# Section 3: Using Real Data and Python Modules

In this section, we will use real world data to inform decision making. We have two CSV files in the Data folder; CheckForLicenses which contains a list of CNO associates and UsersWithConfirmedLicenses which contains a list of CNO associates who definitively have Adobe Acrobat licenses.

We need to check and see who on our list of associates in CheckForLicenses has an Adobe license because everyone on that list needs one, but we need to make sure we don't assign an associate two licenses and we need to make sure we don't use a ton of company time confirming who does and who doesn't already have a license. We could do this manually and sift through the data with our eyes, we could parse it out in Excel, we could use Power Query, or we could employ Python to do it for us.

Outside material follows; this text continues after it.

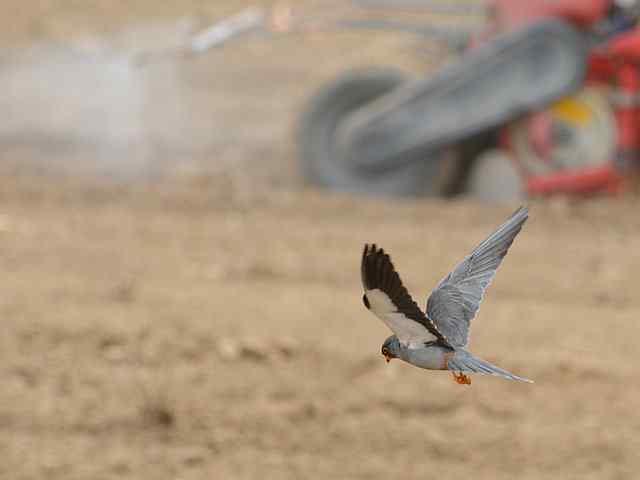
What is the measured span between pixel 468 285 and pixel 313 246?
6.27m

To do this, we will introduce modules to make the work even easier for us.

Modules are packages of Python code that have been created by software developers and members of the community, as well as institutions like MIT and Harvard, to do the job of many lines of code with even fewer.

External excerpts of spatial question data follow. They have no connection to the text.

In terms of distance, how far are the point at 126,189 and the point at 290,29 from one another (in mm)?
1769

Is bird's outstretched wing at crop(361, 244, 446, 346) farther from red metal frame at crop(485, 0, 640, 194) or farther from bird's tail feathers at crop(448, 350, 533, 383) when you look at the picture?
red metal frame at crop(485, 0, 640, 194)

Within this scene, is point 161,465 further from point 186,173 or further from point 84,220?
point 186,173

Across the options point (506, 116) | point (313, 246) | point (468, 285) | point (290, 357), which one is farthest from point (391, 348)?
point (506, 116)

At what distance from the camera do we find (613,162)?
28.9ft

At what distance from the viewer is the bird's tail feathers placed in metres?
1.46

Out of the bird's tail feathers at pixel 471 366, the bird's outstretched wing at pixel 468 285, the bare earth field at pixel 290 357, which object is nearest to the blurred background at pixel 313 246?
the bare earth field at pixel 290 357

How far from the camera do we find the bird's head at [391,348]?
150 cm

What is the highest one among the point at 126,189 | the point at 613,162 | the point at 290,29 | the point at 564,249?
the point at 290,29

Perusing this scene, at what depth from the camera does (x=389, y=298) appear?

The module we will be using for this section is called Pandas. Pandas is a module that was developed to make working with large sets of data as easy as possible.

The first thing we need to do is install Pandas. We can do that with the terminal or command line by using the "pip install pandas" command, or by running the following code chunk. In some coding environments, pandas is pre-installed because it is so widely used.

* Pandas is already installed here, so we don't need to run the code block below.

In [None]:
#Install pandas

!pip install pandas

Next, we need to begin writing our code. We'll start the code by importing pandas - this will explicitly tell Python we want to use pandas to do our work.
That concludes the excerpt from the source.